As that wasn’t sobering enough, statistically speaking your risks of experiencing domestic violence increase if you are:
- Less educated
- An adolescent or a young adult
- Living in a high-poverty neighborhood
- Dependent on drugs or alcohol
If you have been victimized by an intimate partner, recently or in the past, you may experience one or many of the following:
- Suicidal thoughts and/or behavior
- Low self-esteem
- Inability to trust
- Fear of intimacy
- Risky behaviors (unhealthy eating, sexual behaviors and dependence on substances)
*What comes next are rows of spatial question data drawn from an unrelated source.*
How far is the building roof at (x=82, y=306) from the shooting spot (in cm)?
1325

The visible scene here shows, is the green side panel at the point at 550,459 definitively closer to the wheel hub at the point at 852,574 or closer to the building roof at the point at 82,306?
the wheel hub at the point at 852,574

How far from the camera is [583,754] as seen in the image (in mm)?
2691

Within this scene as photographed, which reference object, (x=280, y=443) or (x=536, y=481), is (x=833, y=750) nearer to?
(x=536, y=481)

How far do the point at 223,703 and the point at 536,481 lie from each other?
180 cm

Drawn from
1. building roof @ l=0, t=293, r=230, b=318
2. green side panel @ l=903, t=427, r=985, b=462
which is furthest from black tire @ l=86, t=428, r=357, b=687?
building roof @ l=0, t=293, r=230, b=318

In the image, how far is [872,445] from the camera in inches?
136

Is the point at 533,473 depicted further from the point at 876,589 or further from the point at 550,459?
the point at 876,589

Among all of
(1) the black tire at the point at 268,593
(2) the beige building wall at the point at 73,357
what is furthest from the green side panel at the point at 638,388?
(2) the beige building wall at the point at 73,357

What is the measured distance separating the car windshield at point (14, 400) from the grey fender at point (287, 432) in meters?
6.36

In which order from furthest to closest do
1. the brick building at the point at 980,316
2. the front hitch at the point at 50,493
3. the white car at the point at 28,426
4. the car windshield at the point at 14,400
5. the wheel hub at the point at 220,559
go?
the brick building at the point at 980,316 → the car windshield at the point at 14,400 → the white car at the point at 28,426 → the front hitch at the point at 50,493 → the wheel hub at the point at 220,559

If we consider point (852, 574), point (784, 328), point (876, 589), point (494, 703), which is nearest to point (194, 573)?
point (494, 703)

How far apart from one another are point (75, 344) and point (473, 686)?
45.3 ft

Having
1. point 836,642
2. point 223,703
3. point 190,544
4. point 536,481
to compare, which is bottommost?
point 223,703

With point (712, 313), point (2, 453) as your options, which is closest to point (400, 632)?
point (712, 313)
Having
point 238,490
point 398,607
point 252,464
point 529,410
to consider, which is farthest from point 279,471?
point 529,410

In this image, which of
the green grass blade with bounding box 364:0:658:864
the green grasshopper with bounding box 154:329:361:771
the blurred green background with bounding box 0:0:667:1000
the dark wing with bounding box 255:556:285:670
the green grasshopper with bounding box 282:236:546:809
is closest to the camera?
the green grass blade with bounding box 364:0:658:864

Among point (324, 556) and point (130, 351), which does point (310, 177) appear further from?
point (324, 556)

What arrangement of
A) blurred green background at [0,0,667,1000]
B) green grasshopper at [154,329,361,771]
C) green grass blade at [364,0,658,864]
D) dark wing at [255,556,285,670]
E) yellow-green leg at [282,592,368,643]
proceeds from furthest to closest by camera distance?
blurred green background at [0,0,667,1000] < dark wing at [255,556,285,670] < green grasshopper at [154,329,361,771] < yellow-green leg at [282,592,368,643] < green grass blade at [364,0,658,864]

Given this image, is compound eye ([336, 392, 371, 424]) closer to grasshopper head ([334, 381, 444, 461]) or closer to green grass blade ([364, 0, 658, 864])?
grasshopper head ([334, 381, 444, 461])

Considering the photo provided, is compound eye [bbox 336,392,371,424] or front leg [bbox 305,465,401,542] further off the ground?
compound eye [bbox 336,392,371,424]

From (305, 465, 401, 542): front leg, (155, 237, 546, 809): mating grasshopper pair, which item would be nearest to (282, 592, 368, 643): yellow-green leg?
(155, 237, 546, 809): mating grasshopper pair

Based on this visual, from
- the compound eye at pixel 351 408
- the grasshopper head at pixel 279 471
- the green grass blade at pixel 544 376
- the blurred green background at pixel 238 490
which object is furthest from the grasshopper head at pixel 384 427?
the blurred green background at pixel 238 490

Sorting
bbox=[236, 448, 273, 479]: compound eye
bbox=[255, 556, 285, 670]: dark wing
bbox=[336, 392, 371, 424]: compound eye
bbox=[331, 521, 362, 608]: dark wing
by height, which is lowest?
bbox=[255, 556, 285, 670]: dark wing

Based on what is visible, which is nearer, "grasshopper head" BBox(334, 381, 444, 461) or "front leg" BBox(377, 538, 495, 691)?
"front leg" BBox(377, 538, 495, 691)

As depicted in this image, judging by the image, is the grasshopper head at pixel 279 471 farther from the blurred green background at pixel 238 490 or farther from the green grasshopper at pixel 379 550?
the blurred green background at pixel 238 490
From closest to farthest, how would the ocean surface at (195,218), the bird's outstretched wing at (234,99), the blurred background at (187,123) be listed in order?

- Posttraumatic stress disorder
- Emotional detachment
- Sleep disturbances
- Replaying assault in mind
What Can You Do to Help Yourself?
- If violence occurs, make yourself a small target, dive into a corner and curl up into a ball, with your face protected and arms around each side of your head, fingers entwined.
- If possible, have a phone handy at all times and know what numbers to call for help.
- Don’t be afraid to call the police.
- Let trusted friends and neighbors know of your situation, and develop a plan and visual signal for when you need help.
- Pack a bag (include money, an extra set of keys, copies of important documents, extra clothes and medicines) and leave it in a safe place or with someone you trust.
- Teach your children how to get help. Instruct them not to get involved in the violence between you and your partner. Plan a code word to signal to them that they should get help or leave the house.
- Practice how to get out safely. Practice with your children.
- Call a domestic violence hotline periodically to assess your options and get support and understanding.
A List of Places to Get Help
Here are some resources where you can get help, as listed on the APA paper:
ADWAS: Abused Deaf Women’s Advocacy Services
Provides comprehensive services to deaf and deaf-blind victims/survivors of sexual assault, domestic violence and stalking.
The APA’s Psychologist Locator
Makes it easy for you to find practicing psychologists in your local area.
National Coalition Against Domestic Violence
Works to educate the public on how to recognize domestic violence and what to do about it; teen dating violence; the impact of family violence on children; and domestic violence against individuals with disabilities, older adults, and other marginalized populations.
VAWnet: The National Online Resrouces Center on Violence Against Women
Provides a comprehensive and easily accessible collection of full-text, searchable electronic materials and resources on domestic violence, sexual violence, and related issues.
Women of Color Network (WOCN)
Promotes and supports the leadership of women of color advocates.
Please, Don’t Accept Suffering as a Way of Life
If you are experiencing domestic violence of any kind, get help. You do not need, nor do you deserve to live in fear and in danger. Don’t fool yourself into believing it is your fault, or that you have no place to go. You are a worthwhile, beautiful and unique human being who deserves not only to be happy, but to thrive.